Tiga bulan kemudian Pangeran Diponegoro memindahkan markas pasukannya ke Dekso dan dinobatkan sebagai Sultan dengan gelar Sultan Abdul Hamid Herucokro Mu’mini Panotogomo Jowo.

Di tahun 1825 dan 1826, pasukan Pangeran Diponegoro banyak memperoleh kemenangan, di bulan Agustus 1826, Sentot Prawirodirjo juga berhasil menyerang pasukan Belanda di mana semua pasukannya tewas kecuali komandan Van Green.

Di dalam pertempuran Lenkong, pasukan Pangeran Diponegoro bisa berhasil membunuh Letnan dan Pangeran Murdaningrat serta Pangeran Ponular sebagai pengganti Pangeran Diponegoro dan Pangeran Mangkubumi di Dewan Perwalian.

Di Sadegan, pasukan Pangeran Diponegoro berhasil membunuh beberapa perwira Belanda dan bupati.
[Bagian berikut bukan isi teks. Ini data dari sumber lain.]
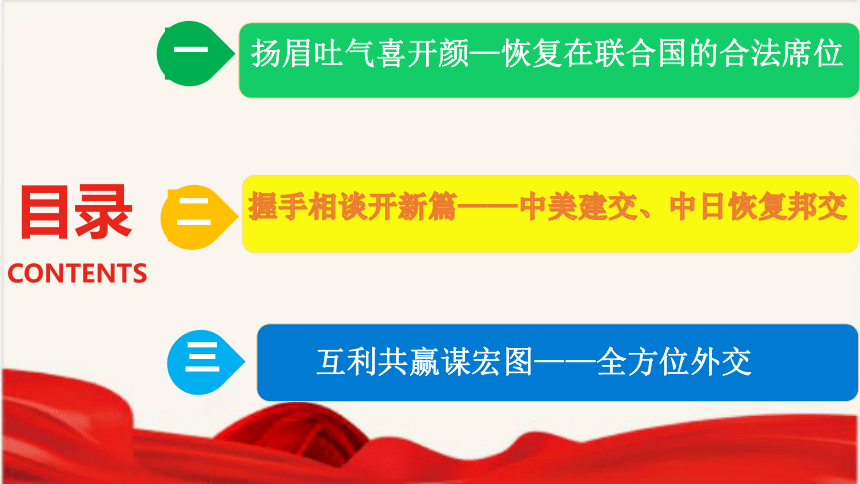 目录
CONTENTS

一 扬眉吐气喜开颜—恢复在联合国的合法席位

二 握手相谈开新篇——中美建交、中日恢复邦交

三 互利共赢谋宏图——全方位外交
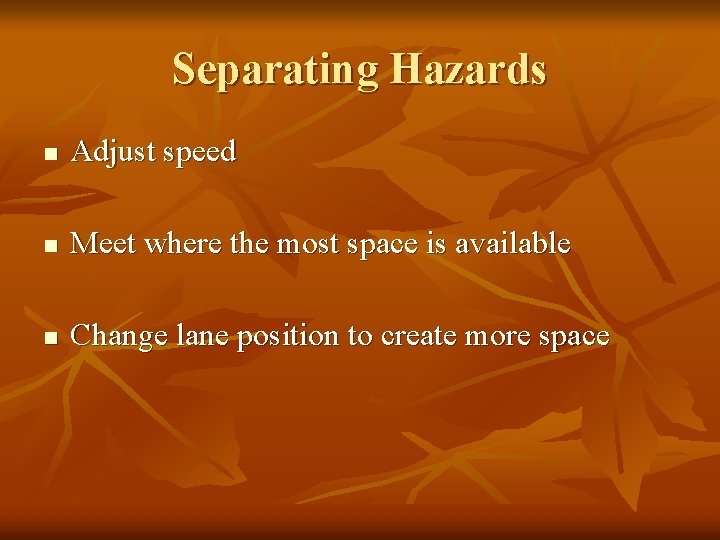 Separating Hazards

- Adjust speed
- Meet where the most space is available
- Change lane position to create more space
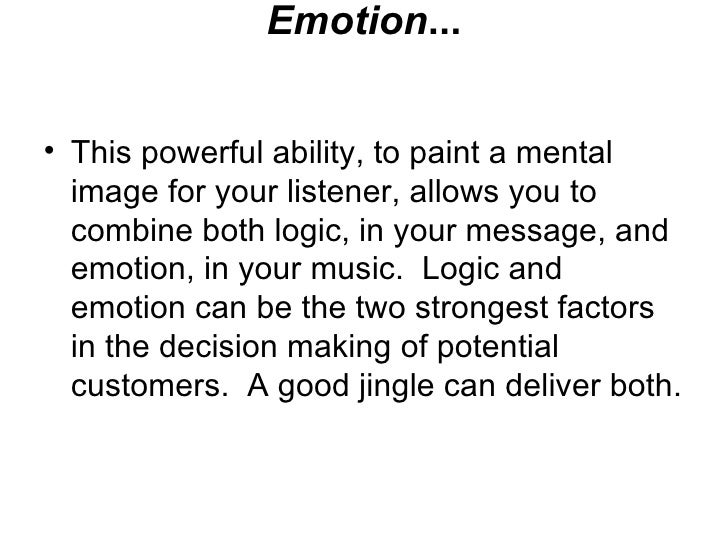 Emotion...

• This powerful ability, to paint a mental image for your listener, allows you to combine both logic, in your message, and emotion, in your music.  Logic and emotion can be the two strongest factors in the decision making of potential customers.  A good jingle can deliver both.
Di tahun 1827, belanda melipatgandakan kekuatan dengan membuat Benteng Stelsel dan melakukan perundingan dengan pihak Pangeran Diponegoro seperti diadakannya Perundingan di Sambiroto, Miangi yang diwakili oleh Kyai Mojo tetapi gagal.
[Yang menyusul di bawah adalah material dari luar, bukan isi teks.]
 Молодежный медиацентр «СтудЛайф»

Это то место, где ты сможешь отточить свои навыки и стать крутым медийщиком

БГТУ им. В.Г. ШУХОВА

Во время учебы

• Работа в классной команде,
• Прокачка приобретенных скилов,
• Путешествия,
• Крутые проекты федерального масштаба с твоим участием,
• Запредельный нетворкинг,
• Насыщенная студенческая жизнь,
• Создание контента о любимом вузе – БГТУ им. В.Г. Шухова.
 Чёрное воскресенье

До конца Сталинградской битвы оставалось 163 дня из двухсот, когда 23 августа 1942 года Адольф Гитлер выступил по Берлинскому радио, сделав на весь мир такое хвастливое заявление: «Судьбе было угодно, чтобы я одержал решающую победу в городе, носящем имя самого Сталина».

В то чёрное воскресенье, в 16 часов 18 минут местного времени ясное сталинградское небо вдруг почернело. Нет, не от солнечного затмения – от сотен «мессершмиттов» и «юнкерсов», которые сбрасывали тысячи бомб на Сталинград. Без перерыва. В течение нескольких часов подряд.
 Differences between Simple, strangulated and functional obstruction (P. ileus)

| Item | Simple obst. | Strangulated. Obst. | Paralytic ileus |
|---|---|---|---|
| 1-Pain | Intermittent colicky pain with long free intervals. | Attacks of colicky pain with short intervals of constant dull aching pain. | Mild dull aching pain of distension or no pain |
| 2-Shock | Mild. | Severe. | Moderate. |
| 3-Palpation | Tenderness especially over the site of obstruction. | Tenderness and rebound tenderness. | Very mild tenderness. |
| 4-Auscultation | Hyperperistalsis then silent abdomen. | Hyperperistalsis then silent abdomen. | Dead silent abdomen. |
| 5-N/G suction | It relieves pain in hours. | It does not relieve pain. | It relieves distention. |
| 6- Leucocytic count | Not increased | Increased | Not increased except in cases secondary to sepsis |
Ketika Kyai Mojo bersama dengan 600 prajurit “Bukilyo”, kyai Mojo diikuti oleh pihak Belanda kemudian ditangkap dan diasingkan ke daerah Manado hingga wafat.

Perundingan yang diadakan dengan Sentot Prawirodirjo juga gagal, kemudian Belanda menggunakan Bupati Madiun yang masih kerabat Sentot Prawirodirjo untuk membujuknya.
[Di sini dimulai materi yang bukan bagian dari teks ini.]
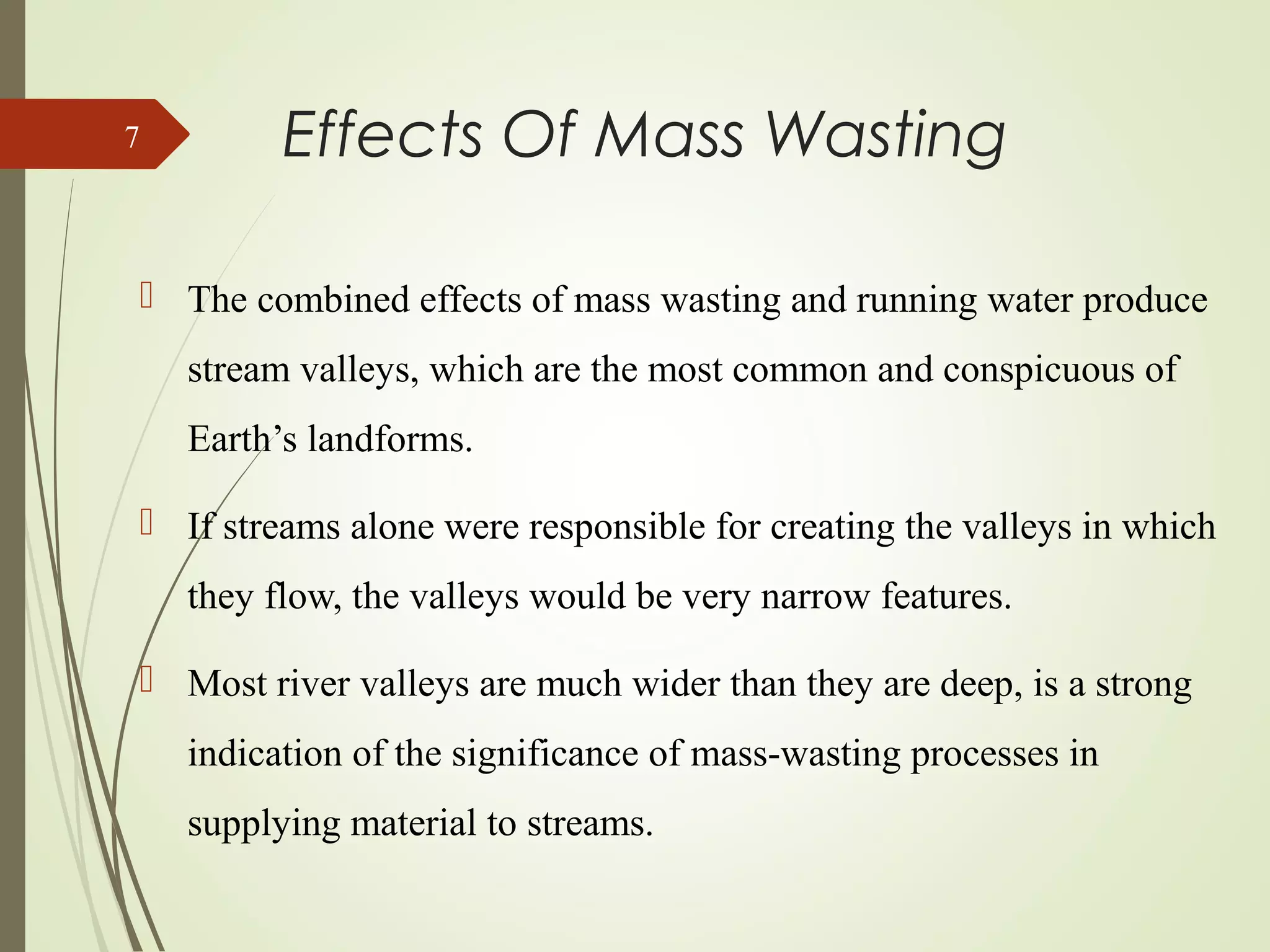 7

Effects Of Mass Wasting

The combined effects of mass wasting and running water produce stream valleys, which are the most common and conspicuous of Earth’s landforms.

If streams alone were responsible for creating the valleys in which they flow, the valleys would be very narrow features.

Most river valleys are much wider than they are deep, is a strong indication of the significance of mass-wasting processes in supplying material to streams.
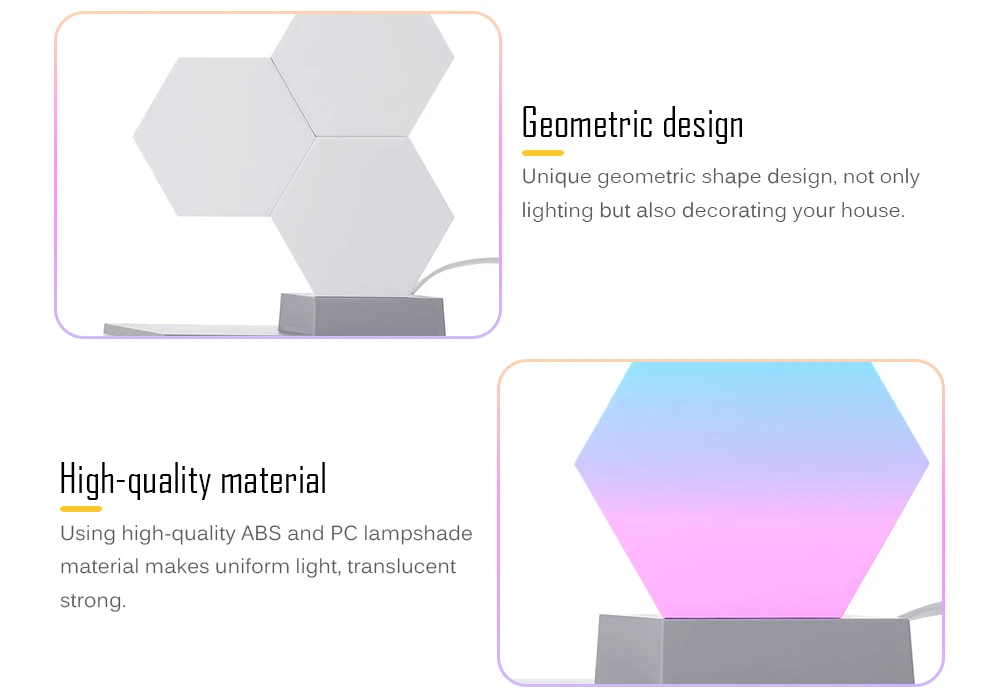 Geometric design

Unique geometric shape design, not only lighting but also decorating your house.

High-quality material

Using high-quality ABS and PC lampshade material makes uniform light, translucent strong.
Pada tanggal 24 Oktober 1829, akhirnya Sentot menyerah dengan syarat boleh memeluk agama Islam untuk memimpin pasukannya.

Belanda pun mengirim Sentot ke wilayah Sumatera Barat untuk memerangi Pasukan Padri, tetapi Sentot malah berbalik menyerang Belanda hingga akhirnya ia ditangkap dan dibuang ke Cianjur kemudian dipindah kembali ke Bengkulu dan wafat serta dimakamkan di Bengkulu pada tahun 1855.

Meskipun Pangeran Diponegoro dipisahkan dari para kerabat dekatnya yang membantu Pangeran Diponegoro dalam peperangan, pangeran Diponegoro tidak mau menyerah kepada pihak Belanda.

Dan saat Pangeran Diponegoro di dalam perjalanan dari Manoreh, Pangeran Diponegoro dikepung pihak Belanda, namun Pangeran Diponegoro memilih terjun ke jurang dan berhasil meloloskan diri.

Setelah Kejadian ini, Pangeran Diponegoro didampingi oleh Roso dan Banteng Wareng meneruskan pembaharuan dari perangnya melawan Belanda.

Karena Belanda kesulitan menangkap Pangeran Diponegoro, maka pihak Belanda mengumpulkan bagi siapa saja yang bisa menangkap Pangeran Diponegoro akan diberikan hadiah 50.000 gulden, tanah, dan kedudukan, tetapi hal tersebut juga tidak membuahkan hasil.

Di tanggal 16 Februari 1830, pangeran Diponegoro bersedia menerima utusan dari pihak Belanda yaitu Kolonel cleerens.

Saat itu sudah menjelang bulan Romadhon sehingga Pangeran Diponegoro tidak bersedia mengadakan perundingan apapun di bulan suci.

Lanjut di tanggal 28 Maret 1830, pangeran Diponegoro menemui Jenderal de Kock di Magelang, didampingi oleh Basah Martonegoro, Kyai Badarudin, dan putranya bernama Anom.

Tetapi sangat disayangkan karena pada pertemuan ini Pangeran Diponegoro ditangkap kemudian dibawa ke Semarang lalu ke Jakarta dan dibuang ke Manado.

Di tahun 1834, Pangeran Diponegoro dipindahkan ke Benteng Rotterdam di Ujung Pandang dan selama 25 tahun Pangeran Diponegoro dikurung di sana.

Kisah perjuangan dari Pangeran Diponegoro ditulis dalam buku “Babad Diponegoro” yang ditulis dalam bahasa Jawa setebal 700 halaman.

Pada tanggal 8 Juni 1855, pangeran Diponegoro meninggal dan dimakamkan di ujung Pandang, kemudian pemerintah memberikan gelar penghormatan atas jasa-jasa perjuangan Pangeran Diponegoro sebagai pahlawan nasional Indonesia.

Baca Juga : 1001 Contoh-contoh Kata Sifat Dalam Bahasa Indonesia

Kesimpulan

Demikian penjelasan latar belakang perang diponegoro yang sangat berdedikasi untuk melawan penjajahan Belanda yang semana-mena.

Semoga penjelasan artikel latar belakang perang diponegoro ini bisa menambah rasa nasionalisme dan patriotisme anda semua para pembaca dengan mendalami sikap dan ketegasan yang dimiliki oleh Pangeran Diponegoro.

Terima kasih sudah membaca artikel latar belakang Pangeran Diponegoro kali ini dan sampai jumpa lagi di artikel berikutnya.